DeepSeek has open-sourced its powerful inference model R1, which has brought new vitality to the application and model development field. Based on this, a recursive RAG workflow system that combines DeepSeek-R1 inference with Tavily search has emerged, which can handle complex nested queries through intelligent information retrieval and reasoning.

Core Architecture

1. Agent layer: This is an autonomous decision-making "brain" built based on DeepSeek-R1 reasoning technology. It is responsible for coordinating the entire retrieval and reasoning process and controlling the overall direction.

2. Recursive RAG Engine

Retrieval module: Like a diligent "information collector", it quickly extracts relevant information from the knowledge base.
Reasoning module: Acts as a “smart analyst” to analyze the retrieved information and determine whether the information is sufficient to answer the question.
· Judgment module: It is like a "strict screening officer" that decides which information needs to be retained, which should be discarded, and whether further retrieval is required.
3. Knowledge base interface: As a standardized channel to connect to external knowledge sources, it ensures that the system can obtain rich and diverse knowledge.
4. Comprehensive answer generator: carefully integrates the information obtained from multiple rounds of retrieval and outputs a complete and coherent final answer.
Workflow
1. The system receives complex questions such as "Is RBC headquarters north of Sam Altman Brothers' headquarters?"
2. Initially search for relevant information and use tools such as Tavily to find clues on the Internet or in knowledge bases.
3. Conduct inferential analysis on the retrieved information to evaluate whether the existing information can answer the question.
4. Determine whether the information is sufficient , and if so, generate an answer; if not, identify the missing details and re-query to obtain more data.
5. If more information is needed, return to the search step and perform a recursive search , discarding irrelevant data along the way and retaining relevant information.
6. When sufficient information is available, synthesize it to generate a final answer .
Technical advantages

Traditional RAG systems often face challenges such as difficulty in information screening and inability to effectively integrate multi-source information when dealing with complex problems. The recursive reasoning RAG system based on DeepSeek-R1 has achieved a leap in performance with its powerful reasoning capabilities. It can dynamically screen information , reduce reliance on cumbersome techniques such as "long context reordering", and effectively handle long nested and complex queries through a recursive retrieval mechanism .

Actual Cases

Take the query "Is RBC headquarters located north of Sam Altman Brothers' headquarters?" as an example.
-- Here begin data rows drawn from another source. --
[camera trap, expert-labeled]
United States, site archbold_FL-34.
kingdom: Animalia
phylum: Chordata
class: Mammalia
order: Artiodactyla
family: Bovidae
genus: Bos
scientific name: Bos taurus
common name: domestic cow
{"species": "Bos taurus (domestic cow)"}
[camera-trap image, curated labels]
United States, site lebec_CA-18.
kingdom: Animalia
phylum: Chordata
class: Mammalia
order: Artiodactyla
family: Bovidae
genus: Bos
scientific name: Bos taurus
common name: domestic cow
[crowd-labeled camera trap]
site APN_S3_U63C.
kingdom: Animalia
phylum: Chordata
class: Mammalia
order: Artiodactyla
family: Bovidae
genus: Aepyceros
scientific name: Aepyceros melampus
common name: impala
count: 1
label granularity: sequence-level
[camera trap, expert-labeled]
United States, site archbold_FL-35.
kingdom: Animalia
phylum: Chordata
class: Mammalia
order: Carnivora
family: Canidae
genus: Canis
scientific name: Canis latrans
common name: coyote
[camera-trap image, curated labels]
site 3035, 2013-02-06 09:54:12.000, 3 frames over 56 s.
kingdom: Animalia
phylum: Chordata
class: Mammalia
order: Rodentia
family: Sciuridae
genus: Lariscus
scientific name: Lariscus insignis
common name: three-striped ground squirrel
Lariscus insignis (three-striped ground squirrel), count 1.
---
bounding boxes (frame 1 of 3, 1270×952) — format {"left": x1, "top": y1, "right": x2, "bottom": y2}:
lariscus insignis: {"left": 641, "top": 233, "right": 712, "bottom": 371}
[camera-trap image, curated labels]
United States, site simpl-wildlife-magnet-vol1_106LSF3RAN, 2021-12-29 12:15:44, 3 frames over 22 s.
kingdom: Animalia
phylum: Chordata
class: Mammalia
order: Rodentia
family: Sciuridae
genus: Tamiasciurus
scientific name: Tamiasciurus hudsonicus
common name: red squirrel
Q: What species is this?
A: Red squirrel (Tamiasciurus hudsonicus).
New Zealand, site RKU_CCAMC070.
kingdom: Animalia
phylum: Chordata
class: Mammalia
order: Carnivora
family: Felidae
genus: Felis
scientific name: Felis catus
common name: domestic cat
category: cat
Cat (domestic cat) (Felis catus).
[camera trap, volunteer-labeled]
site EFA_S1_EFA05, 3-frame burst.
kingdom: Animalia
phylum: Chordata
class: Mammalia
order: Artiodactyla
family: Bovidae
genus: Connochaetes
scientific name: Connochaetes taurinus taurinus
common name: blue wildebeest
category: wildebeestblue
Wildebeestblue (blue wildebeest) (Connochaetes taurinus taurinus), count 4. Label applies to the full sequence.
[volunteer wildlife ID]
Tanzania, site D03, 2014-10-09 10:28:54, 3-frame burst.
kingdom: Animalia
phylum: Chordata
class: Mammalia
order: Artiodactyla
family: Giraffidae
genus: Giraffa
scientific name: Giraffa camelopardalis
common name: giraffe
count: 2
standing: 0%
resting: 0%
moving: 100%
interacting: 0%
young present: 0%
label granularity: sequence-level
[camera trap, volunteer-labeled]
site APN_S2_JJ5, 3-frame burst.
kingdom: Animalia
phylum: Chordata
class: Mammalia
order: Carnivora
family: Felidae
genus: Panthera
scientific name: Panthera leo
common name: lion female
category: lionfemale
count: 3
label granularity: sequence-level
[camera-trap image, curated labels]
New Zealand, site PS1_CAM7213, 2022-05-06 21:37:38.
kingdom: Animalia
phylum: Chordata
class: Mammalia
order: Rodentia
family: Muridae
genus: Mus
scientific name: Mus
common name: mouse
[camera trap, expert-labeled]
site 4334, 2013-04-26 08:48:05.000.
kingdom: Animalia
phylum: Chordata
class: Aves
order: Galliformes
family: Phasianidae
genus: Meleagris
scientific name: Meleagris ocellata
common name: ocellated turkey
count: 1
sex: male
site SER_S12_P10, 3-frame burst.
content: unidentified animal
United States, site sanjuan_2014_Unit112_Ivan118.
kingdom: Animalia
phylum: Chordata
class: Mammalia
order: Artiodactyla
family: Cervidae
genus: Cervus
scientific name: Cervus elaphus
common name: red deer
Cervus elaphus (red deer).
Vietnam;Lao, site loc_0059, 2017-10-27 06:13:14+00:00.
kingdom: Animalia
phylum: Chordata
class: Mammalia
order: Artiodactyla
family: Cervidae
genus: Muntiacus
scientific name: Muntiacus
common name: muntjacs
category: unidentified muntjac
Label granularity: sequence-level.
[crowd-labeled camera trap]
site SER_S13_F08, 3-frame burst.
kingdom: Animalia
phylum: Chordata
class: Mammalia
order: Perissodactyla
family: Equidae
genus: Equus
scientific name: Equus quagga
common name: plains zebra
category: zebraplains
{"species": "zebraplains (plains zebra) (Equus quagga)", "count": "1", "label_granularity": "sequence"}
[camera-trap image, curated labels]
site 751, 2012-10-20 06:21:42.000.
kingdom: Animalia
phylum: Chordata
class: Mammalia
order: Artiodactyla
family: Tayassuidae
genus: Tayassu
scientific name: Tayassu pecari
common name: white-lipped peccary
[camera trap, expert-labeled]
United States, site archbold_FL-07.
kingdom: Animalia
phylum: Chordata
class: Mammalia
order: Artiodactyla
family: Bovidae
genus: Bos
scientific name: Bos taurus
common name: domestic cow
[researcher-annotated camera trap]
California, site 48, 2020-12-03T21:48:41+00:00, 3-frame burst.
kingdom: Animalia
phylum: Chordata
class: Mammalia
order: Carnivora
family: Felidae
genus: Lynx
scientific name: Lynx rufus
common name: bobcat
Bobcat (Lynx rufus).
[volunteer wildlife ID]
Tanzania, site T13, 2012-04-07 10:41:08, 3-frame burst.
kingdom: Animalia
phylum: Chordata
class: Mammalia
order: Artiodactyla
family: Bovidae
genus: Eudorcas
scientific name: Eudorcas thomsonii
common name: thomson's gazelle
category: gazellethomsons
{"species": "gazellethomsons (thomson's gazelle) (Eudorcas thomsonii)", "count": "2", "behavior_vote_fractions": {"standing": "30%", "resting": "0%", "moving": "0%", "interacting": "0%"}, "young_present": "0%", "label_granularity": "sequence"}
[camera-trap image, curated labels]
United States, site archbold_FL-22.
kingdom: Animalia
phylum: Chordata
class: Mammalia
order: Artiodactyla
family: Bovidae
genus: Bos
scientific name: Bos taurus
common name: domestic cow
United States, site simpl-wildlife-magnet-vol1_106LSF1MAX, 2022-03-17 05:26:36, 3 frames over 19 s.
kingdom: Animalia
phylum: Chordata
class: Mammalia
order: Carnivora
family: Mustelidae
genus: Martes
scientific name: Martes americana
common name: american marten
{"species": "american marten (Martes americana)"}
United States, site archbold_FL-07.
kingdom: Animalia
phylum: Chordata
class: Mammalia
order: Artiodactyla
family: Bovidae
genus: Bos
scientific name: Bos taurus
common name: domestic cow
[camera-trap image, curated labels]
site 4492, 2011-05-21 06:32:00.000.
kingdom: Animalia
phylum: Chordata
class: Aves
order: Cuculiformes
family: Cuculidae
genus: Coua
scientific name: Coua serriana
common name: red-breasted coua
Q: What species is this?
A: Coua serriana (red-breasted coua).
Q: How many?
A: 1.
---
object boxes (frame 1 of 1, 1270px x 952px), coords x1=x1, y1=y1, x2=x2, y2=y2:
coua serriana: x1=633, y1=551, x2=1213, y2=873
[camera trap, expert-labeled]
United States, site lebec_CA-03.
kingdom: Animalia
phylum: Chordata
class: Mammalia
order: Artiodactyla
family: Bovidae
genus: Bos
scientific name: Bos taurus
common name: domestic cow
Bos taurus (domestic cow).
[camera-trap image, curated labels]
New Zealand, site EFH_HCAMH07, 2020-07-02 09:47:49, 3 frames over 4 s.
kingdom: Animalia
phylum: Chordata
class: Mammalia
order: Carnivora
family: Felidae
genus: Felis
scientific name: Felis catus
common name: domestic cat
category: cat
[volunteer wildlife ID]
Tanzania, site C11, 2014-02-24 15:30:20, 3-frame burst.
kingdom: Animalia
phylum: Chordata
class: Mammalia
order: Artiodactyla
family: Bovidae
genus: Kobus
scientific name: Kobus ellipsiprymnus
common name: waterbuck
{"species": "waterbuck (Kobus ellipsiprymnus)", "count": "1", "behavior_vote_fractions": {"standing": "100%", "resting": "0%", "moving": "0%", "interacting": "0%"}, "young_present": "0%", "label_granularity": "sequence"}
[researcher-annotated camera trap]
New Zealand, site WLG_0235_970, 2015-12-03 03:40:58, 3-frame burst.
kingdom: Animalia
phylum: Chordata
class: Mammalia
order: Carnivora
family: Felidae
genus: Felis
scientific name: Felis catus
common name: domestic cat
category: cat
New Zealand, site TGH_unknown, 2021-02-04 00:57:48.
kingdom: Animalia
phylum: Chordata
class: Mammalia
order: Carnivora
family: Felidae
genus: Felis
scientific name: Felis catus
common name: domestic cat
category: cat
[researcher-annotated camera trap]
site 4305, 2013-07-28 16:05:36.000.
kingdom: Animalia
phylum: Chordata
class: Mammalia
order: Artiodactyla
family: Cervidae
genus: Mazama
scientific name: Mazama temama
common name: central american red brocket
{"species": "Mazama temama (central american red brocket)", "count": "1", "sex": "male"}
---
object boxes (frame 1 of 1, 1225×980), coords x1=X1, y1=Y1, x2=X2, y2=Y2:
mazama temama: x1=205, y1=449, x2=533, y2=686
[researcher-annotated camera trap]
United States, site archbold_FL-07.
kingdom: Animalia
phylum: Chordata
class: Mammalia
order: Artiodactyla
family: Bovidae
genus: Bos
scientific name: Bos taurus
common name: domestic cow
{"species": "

The system first retrieved that RBC's headquarters is in Toronto, but the location information of Sam Altman Brothers' headquarters was missing, so it searched recursively. After searching again, it obtained some location information of related companies, but there was an unclear relationship between the company and the brothers, so it continued to search. Finally, it confirmed that the information was complete and got the answer. Through this case, the system's ability to handle complex problems is fully demonstrated.

Summarize

The recursive reasoning RAG technology based on DeepSeek-R1 has brought new hope to the field of intelligent question answering. In the future, we believe that this RAG workflow that combines reasoning models with agent loops will gradually replace traditional RAG methods and become the mainstream technology for processing complex information retrieval.